Simons’ ode to New York, an oversized sweater with exaggerated sleeves and the Milton Glaser-inspired ‘NY’ initials, demonstrated the designer’s enthusiasm for his new home, despite America’s unsettling political climate. The rest of the knitwear was especially strong, referencing the designer’s fascination with youth culture through slouchy striped sweaters with breast pocket accents. Utilitarian influences were also seen in the collection, in a long workwear-inspired shirt and trousers, a more masculine contrast to the fitted vests and beaded necklaces. If Simons’ first New York collection is any indication of what’s to come, then things are looking good.
Bode, the label by New York-based Emily Bode, created a Cape Cod-inspired home for the backdrop for its A/W 2017 presentation, decorated with vases of lilies and colourful checked pillows. Pyjama-style suiting, shirts and loose jackets were created using vintage fabrics, artfully quilted into checked and geometric constructions.
Emily Bode creates emotive patchwork designs using antique fabrics
Willy Chavarria took on a political approach, looking towards Chicano fashion and the Black Power movement. The presentation began with the models enclosed in a chain link cage, a symbol of oppression, before they were let loose. The designer placed various messages – ‘Savour Kindness’ and ‘Capitalism is Heartless’ – in the collection, placing them among the baggy athletic apparel-inspired shirts.
Farther east, Orley, the label founded by Matthew, Alex and Samantha Orley, took its style cues from the late folk musician Nick Drake. Fine Italian wool and Loro Piana yarns were used in striped suiting and classic knit polos, a signature item for the line. The designers, who won the Swarovski Award for Menswear in 2016, placed unusual marbled, matte stones onto the shoulders and fronts of sweaters. They also reimagined the bomber, giving it more of a 70s feel.
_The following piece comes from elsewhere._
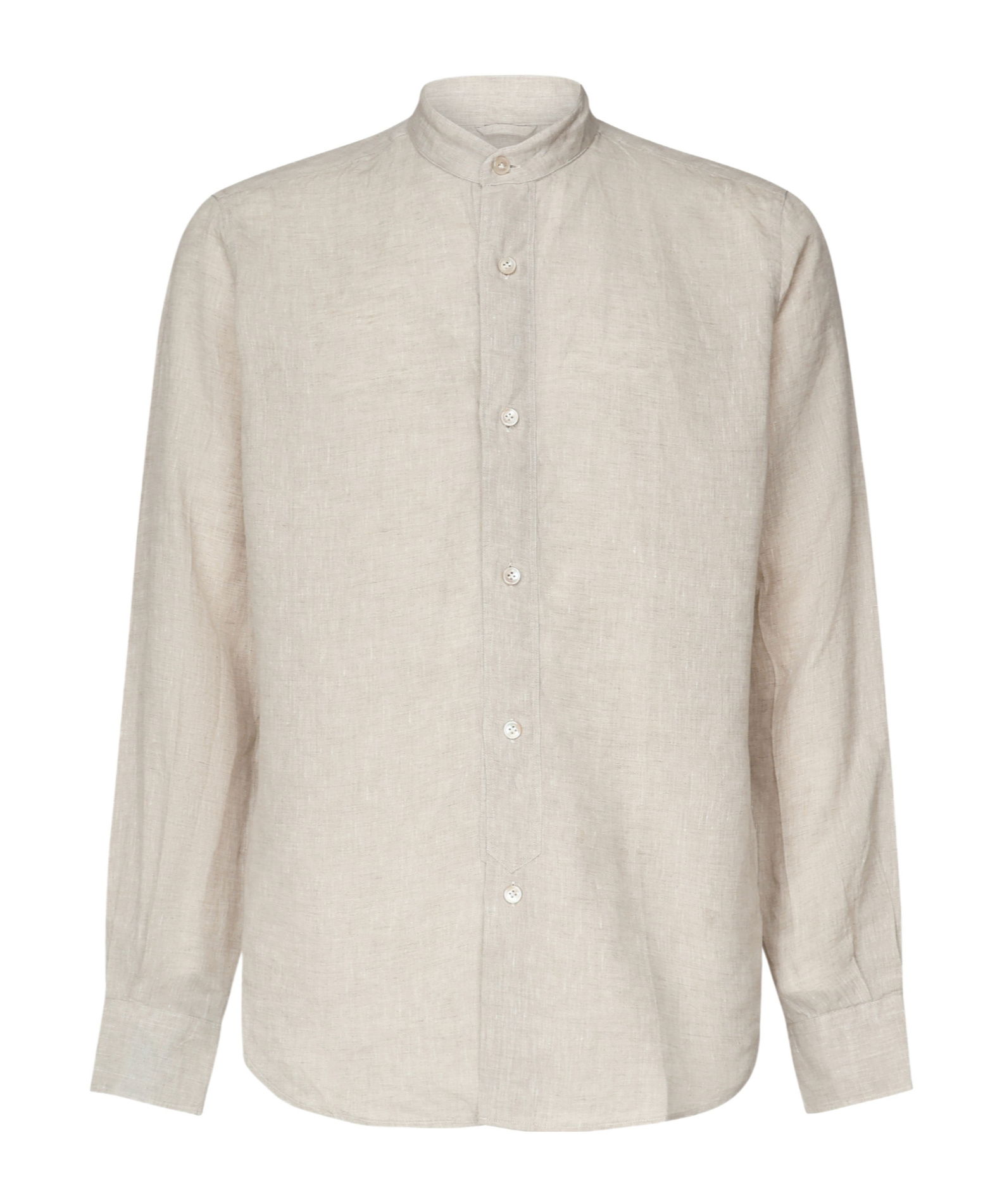 Eleventy Linen Mandarin Collar Shirt In Neutral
Back at Skylight Clarkson Square, General Idea’s Bumsuk Choi unveiled a crowd-pleasing collection – a burgundy bomber with a contrasting black turtleneck was a refreshing new riff on the shape, and eyelets, buttons and zippers made for interesting detailing. The oversized proportions were balanced without being too overbearing.
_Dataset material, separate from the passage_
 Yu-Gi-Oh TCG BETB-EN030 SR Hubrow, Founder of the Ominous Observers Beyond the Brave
Then came the finale – veteran designer John Varvatos rented out the nightclub/theatre Diamond Horseshoe for a Wild at Heart–themed collection that involved the rebellious, rock-and-roll look of the brand. Leopard print was a dominant theme on motorcycle jackets, coats and blazers. Lacing detail finished off the skinny trousers. The silhouettes were slim and fitted, appropriate for a hip indie band on the road.